### TASK DETAILS
In the listing below, find the line containing "How far away from". Write out that line and every line after it to the end, exactly and only those.

** START OF INPUT MATERIAL **

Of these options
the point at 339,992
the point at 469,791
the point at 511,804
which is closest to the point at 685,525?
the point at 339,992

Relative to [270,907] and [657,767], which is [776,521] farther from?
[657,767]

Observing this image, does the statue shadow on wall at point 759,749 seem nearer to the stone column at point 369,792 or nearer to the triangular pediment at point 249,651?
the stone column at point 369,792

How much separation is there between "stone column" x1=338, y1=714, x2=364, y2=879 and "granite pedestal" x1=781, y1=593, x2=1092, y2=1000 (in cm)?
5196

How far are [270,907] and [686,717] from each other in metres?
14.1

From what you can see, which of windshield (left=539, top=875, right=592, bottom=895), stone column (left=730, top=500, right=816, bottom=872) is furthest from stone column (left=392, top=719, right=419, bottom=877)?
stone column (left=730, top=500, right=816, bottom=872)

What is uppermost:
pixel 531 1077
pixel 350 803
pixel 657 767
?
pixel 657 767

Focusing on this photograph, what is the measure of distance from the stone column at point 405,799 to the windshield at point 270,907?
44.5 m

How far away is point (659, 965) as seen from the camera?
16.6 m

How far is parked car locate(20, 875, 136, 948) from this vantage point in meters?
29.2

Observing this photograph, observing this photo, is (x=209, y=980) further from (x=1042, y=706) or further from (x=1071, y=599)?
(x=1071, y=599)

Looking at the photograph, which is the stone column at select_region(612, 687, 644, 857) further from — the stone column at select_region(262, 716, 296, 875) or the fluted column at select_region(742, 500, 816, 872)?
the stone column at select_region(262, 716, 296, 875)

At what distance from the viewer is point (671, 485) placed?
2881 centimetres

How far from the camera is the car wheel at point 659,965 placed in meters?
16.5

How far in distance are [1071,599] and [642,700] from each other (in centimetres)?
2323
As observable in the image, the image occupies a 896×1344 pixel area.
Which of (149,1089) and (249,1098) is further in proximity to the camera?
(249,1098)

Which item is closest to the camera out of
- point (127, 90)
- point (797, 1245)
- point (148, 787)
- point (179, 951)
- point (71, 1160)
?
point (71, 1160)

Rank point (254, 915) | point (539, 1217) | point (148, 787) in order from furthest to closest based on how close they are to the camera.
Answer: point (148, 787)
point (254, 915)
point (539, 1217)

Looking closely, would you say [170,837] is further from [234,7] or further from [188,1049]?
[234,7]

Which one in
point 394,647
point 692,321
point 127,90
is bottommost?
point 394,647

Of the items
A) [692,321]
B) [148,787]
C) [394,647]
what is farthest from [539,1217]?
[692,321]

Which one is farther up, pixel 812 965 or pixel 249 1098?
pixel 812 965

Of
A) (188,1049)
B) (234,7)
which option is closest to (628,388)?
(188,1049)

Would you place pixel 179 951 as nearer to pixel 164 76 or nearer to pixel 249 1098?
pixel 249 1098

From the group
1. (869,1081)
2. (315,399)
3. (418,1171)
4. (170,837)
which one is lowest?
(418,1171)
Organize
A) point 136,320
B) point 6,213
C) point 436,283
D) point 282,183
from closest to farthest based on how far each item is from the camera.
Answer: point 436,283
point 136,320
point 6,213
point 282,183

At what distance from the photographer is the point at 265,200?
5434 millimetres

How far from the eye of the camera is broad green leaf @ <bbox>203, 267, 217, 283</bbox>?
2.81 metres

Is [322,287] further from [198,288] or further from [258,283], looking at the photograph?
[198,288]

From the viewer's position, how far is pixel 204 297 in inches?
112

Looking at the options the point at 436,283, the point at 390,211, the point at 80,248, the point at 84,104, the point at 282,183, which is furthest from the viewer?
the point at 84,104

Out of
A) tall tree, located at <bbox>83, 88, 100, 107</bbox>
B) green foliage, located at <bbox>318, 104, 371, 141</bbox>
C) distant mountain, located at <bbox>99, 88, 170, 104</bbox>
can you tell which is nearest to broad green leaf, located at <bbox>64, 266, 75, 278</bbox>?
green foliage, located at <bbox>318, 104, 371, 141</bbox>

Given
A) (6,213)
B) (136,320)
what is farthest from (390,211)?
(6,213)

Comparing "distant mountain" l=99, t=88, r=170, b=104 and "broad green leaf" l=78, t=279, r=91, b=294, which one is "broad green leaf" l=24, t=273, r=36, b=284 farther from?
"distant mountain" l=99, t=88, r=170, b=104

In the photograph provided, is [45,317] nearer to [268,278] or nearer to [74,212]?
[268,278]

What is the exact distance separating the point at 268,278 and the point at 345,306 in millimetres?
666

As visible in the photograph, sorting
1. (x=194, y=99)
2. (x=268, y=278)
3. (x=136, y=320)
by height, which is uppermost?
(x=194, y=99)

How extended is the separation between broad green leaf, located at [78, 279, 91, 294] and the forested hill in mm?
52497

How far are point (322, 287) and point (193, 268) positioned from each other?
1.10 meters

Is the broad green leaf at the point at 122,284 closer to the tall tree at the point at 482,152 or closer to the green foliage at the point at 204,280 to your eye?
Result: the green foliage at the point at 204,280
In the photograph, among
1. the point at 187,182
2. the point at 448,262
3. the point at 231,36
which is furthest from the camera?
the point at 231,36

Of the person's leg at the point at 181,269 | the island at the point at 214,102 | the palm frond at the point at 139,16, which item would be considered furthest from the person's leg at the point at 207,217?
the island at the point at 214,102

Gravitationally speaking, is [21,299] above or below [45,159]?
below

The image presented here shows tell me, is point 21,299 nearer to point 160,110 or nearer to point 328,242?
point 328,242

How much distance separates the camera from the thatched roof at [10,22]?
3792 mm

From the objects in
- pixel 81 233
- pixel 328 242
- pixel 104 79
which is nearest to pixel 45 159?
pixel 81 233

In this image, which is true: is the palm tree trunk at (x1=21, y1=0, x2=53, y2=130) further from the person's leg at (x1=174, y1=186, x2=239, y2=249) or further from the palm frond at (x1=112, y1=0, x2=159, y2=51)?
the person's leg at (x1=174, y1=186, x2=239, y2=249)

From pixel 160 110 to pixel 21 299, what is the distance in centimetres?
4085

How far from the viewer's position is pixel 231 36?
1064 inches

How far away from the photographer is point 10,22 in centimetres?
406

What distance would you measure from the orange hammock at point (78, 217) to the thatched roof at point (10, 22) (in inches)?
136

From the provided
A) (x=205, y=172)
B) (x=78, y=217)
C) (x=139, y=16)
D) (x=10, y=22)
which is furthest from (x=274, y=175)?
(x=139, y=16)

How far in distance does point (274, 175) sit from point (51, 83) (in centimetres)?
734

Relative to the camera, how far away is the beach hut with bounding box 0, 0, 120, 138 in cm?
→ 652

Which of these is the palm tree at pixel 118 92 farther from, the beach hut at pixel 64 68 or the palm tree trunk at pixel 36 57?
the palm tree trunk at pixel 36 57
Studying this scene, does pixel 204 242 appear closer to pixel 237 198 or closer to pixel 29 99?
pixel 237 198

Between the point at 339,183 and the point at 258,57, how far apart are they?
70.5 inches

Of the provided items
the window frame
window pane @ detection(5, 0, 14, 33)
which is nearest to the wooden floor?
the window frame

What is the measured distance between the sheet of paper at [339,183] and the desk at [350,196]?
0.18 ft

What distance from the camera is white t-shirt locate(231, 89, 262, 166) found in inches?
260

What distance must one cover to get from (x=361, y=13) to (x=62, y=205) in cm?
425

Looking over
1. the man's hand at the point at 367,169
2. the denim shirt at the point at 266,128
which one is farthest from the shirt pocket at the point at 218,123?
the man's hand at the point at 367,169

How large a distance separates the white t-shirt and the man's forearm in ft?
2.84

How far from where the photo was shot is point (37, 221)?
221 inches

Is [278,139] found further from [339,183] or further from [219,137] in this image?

** END OF INPUT MATERIAL **

### EXERCISE SOLUTION
How far away from the photographer is point 10,22 in centimetres?
406

What distance would you measure from the orange hammock at point (78, 217) to the thatched roof at point (10, 22) (in inches)?
136

From the provided
A) (x=205, y=172)
B) (x=78, y=217)
C) (x=139, y=16)
D) (x=10, y=22)
which is furthest from (x=274, y=175)?
(x=139, y=16)

How far in distance does point (274, 175) sit from point (51, 83) (in centimetres)?
734

Relative to the camera, how far away is the beach hut with bounding box 0, 0, 120, 138 in cm?
→ 652

Which of these is the palm tree at pixel 118 92 farther from, the beach hut at pixel 64 68 or the palm tree trunk at pixel 36 57?
the palm tree trunk at pixel 36 57
Studying this scene, does pixel 204 242 appear closer to pixel 237 198 or closer to pixel 29 99?
pixel 237 198

Between the point at 339,183 and the point at 258,57, how far apart are they?
70.5 inches

Of the provided items
the window frame
window pane @ detection(5, 0, 14, 33)
which is nearest to the wooden floor?
the window frame

What is the measured distance between the sheet of paper at [339,183] and the desk at [350,196]?
0.18 ft

What distance from the camera is white t-shirt locate(231, 89, 262, 166) found in inches?
260

What distance must one cover to get from (x=361, y=13) to (x=62, y=205) in cm?
425

Looking over
1. the man's hand at the point at 367,169
2. the denim shirt at the point at 266,128
which one is farthest from the shirt pocket at the point at 218,123?
the man's hand at the point at 367,169

How large a distance separates the white t-shirt and the man's forearm in ft?
2.84

How far from where the photo was shot is point (37, 221)?
221 inches

Is [278,139] found further from [339,183] or further from [219,137] in this image?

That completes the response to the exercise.